Additional nominees include Joshua Divine to be United States District Judge for the Eastern and Western Districts of Missouri, Cristian Stevens to be United States District Judge for the Eastern District of Missouri, Aaron Lukas to be Principal Deputy Director of National Intelligence, Bradley Hansell to be Under Secretary of Defense for Intelligence and Security, Arielle Roth to be Assistant Secretary of Commerce for Communications and Information and John Hurley to be Under Secretary for Terrorism and Financial Crimes.
Committee watch
Monday, July 21
House Appropriations Subcommittee on Financial Services (5:30 p.m. ET) – Markup of the fiscal 2026 Financial Services and General Government bill.
Tuesday, July 22
House Appropriations Committee (10:30 a.m. ET) – Markup of the fiscal 2026 Interior, Environment, and Related Agencies bill.
House Education and the Workforce Subcommittee on Health, Employment, Labor, and Pensions (10:15 a.m. ET) – Hearing on enhancing transparency and oversight at Employee Benefits Security Administration.
House Energy and Commerce Subcommittee on Oversight and Investigations (10:15 a.m. ET) – Hearing on patient safety and oversight of the U.S. organ transplant system.
House Ways and Means Subcommittee on Health (2:00 p.m. ET) – Joint hearing on Medicare Advantage: lessons learned and future opportunities.
House Veterans’ Affairs Subcommittee on Oversight and Investigations (2:00 p.m. ET) – Oversight hearing on VA employee bonus fraud and abuse.
Senate Judiciary Subcommittee on Immigration (2:30 p.m. ET) – Hearing on undocumented immigrants in the U.S. and immigration enforcement.
Wednesday, July 23
House Appropriations Committee (10:00 a.m. ET) – Markup of the fiscal 2026 National Security, State, and Foreign Operations bill.

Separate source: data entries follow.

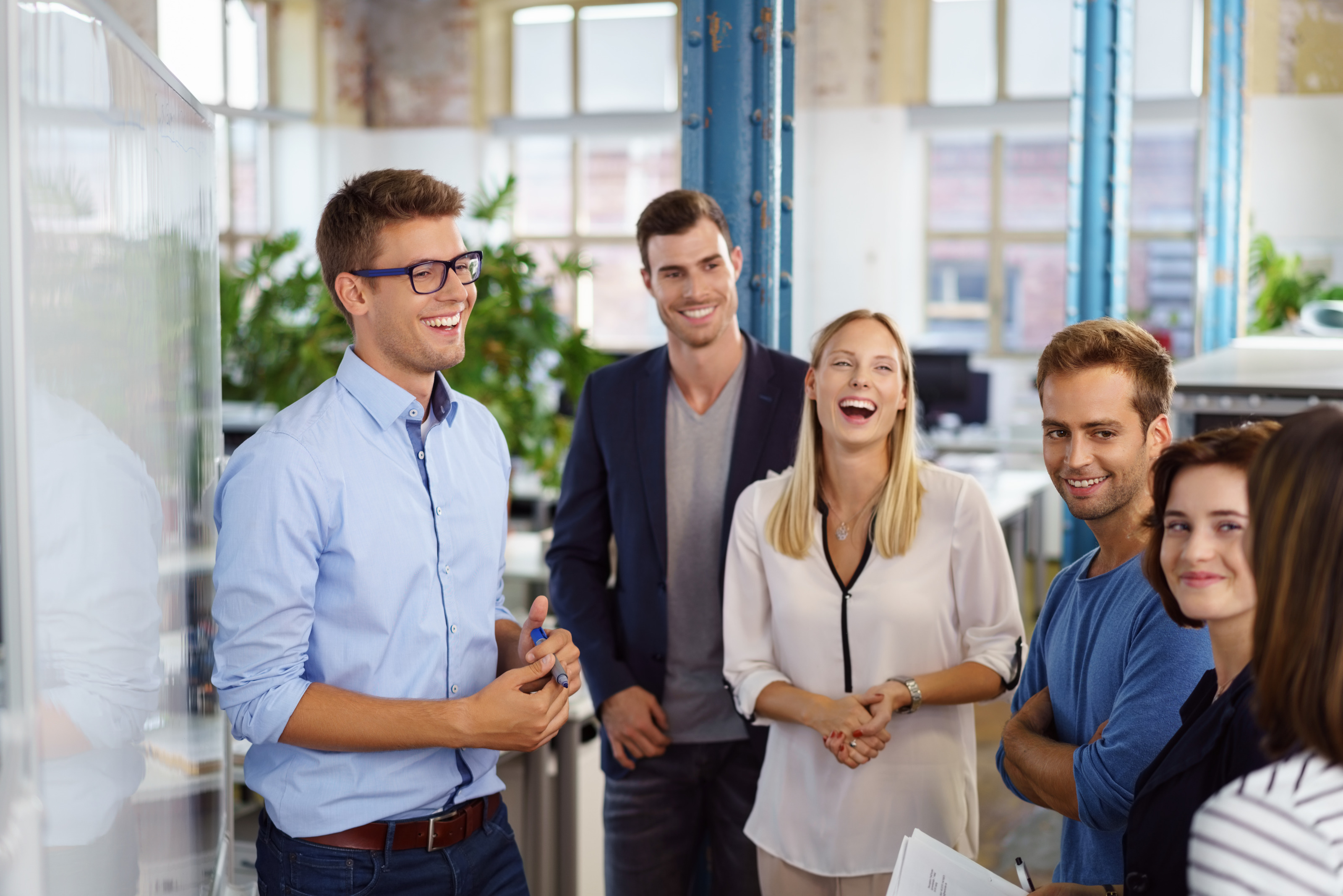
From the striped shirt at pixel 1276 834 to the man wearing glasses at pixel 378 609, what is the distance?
0.83m

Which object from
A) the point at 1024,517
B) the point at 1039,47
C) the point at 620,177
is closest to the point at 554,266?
the point at 620,177

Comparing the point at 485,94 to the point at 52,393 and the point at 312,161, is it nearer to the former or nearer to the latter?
the point at 312,161

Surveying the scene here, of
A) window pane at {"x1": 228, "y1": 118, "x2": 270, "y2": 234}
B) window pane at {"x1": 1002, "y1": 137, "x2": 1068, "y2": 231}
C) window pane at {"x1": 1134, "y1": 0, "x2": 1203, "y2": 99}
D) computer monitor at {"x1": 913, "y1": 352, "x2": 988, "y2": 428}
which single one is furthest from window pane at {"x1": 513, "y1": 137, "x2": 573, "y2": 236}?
window pane at {"x1": 1134, "y1": 0, "x2": 1203, "y2": 99}

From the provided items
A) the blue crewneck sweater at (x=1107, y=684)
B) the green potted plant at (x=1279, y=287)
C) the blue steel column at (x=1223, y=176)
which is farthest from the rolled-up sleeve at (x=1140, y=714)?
the green potted plant at (x=1279, y=287)

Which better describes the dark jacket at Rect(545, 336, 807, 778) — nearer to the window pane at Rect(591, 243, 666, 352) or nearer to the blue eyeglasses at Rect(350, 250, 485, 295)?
the blue eyeglasses at Rect(350, 250, 485, 295)

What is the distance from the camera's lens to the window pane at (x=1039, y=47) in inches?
343

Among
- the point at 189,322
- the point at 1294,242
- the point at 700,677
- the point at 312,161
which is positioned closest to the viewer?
the point at 189,322

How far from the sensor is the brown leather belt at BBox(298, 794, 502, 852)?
1.54 meters

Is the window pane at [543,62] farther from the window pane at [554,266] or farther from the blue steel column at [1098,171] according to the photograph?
the blue steel column at [1098,171]

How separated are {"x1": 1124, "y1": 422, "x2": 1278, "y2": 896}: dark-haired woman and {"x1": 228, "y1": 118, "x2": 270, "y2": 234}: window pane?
935 cm

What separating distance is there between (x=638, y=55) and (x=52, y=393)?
30.2 ft

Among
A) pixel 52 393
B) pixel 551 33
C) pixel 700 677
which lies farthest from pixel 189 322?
pixel 551 33

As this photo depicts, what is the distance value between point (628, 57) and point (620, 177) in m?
0.94

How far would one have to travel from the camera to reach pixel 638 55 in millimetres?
9617
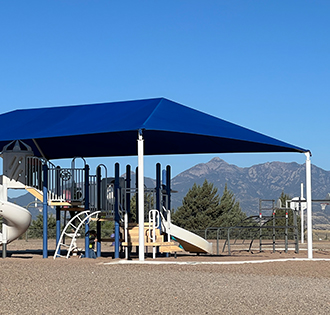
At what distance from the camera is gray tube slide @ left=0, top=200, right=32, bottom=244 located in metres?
16.5

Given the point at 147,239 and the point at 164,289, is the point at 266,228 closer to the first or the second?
the point at 147,239

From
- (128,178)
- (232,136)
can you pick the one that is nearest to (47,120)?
(128,178)

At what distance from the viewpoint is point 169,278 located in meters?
10.6

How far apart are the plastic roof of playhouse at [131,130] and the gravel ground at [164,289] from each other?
327 centimetres

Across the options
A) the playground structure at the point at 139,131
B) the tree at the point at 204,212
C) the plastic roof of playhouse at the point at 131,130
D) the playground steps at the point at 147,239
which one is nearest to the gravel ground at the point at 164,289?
the playground structure at the point at 139,131

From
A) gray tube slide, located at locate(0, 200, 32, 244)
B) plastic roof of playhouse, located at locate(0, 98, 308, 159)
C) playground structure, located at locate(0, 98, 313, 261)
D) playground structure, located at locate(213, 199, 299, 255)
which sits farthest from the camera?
playground structure, located at locate(213, 199, 299, 255)

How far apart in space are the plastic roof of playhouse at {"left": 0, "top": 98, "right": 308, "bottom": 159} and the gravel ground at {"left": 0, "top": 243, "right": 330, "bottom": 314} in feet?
10.7

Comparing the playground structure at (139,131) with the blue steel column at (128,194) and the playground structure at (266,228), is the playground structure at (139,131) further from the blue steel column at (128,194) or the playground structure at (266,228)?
the playground structure at (266,228)

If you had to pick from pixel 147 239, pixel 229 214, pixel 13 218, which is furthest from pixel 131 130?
pixel 229 214

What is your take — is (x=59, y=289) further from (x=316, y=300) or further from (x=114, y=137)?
(x=114, y=137)

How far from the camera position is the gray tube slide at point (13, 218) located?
16.5 metres

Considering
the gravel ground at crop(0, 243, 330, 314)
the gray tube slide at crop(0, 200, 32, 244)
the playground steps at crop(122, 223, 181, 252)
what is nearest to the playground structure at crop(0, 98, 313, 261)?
the gray tube slide at crop(0, 200, 32, 244)

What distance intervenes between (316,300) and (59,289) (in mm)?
3710

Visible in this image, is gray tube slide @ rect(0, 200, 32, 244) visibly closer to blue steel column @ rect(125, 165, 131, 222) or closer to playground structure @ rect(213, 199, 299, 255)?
blue steel column @ rect(125, 165, 131, 222)
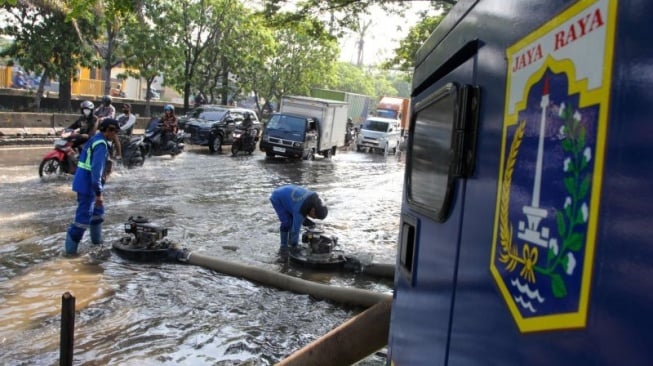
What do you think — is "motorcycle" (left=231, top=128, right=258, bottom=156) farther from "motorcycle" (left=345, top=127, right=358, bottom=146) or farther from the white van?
"motorcycle" (left=345, top=127, right=358, bottom=146)

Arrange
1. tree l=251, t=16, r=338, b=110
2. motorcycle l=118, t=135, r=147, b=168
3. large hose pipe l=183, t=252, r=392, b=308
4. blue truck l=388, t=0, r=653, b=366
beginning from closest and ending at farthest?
blue truck l=388, t=0, r=653, b=366, large hose pipe l=183, t=252, r=392, b=308, motorcycle l=118, t=135, r=147, b=168, tree l=251, t=16, r=338, b=110

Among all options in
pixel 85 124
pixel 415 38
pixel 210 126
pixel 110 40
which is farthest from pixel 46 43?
pixel 415 38

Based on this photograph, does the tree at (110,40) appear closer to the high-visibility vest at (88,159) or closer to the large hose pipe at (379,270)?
the high-visibility vest at (88,159)

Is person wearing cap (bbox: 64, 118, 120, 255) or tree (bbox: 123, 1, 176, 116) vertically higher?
tree (bbox: 123, 1, 176, 116)

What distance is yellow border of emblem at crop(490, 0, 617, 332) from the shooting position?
919 mm

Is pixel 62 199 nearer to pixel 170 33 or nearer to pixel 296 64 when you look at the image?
pixel 170 33

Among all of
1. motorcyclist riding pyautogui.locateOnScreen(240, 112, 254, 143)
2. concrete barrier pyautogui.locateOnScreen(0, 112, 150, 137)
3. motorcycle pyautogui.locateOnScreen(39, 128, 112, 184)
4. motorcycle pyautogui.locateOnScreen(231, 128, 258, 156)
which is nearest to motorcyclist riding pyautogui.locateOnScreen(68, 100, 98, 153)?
motorcycle pyautogui.locateOnScreen(39, 128, 112, 184)

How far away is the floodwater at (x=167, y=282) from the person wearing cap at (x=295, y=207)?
1.53 ft

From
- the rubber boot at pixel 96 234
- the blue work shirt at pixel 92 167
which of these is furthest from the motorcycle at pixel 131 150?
the blue work shirt at pixel 92 167

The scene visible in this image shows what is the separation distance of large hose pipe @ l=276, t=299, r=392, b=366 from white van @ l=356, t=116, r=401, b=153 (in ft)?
89.1

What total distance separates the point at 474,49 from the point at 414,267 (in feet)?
2.82

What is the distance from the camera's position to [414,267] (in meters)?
2.23

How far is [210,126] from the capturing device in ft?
72.6

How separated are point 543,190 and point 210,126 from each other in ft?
70.9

House Armed Services Committee (10:00 a.m. ET) – Hearing on defense acquisition reform and NDAA implementation.
House Veterans’ Affairs Committee (10:15 a.m. ET) – Markup of over two dozen bills covering VA health care, benefits, rural access, and modernization.
Senate HELP Subcommittee on Children and Families (2:00 p.m. ET) – Hearing on school choice and literacy, focused on empowering families.
Thursday, July 24
House Appropriations Committee (10:00 a.m. ET) – Markup of the fiscal 2026 Commerce, Justice, Science, and Related Agencies bill.
Senate HELP Committee (10:00 a.m. ET) – Hearing on expanding employee ownership to empower workers.
Friday, July 25
House Veterans’ Affairs Subcommittee on Technology Modernization (10:00 a.m. CT, Urbana, Illinois) – Field hearing on delivering services to rural veterans.
House Ways and Means Committee (10:00 a.m. PT, Las Vegas, Nevada) – Field hearing on how the GOP’s megalaw is impacting American workers.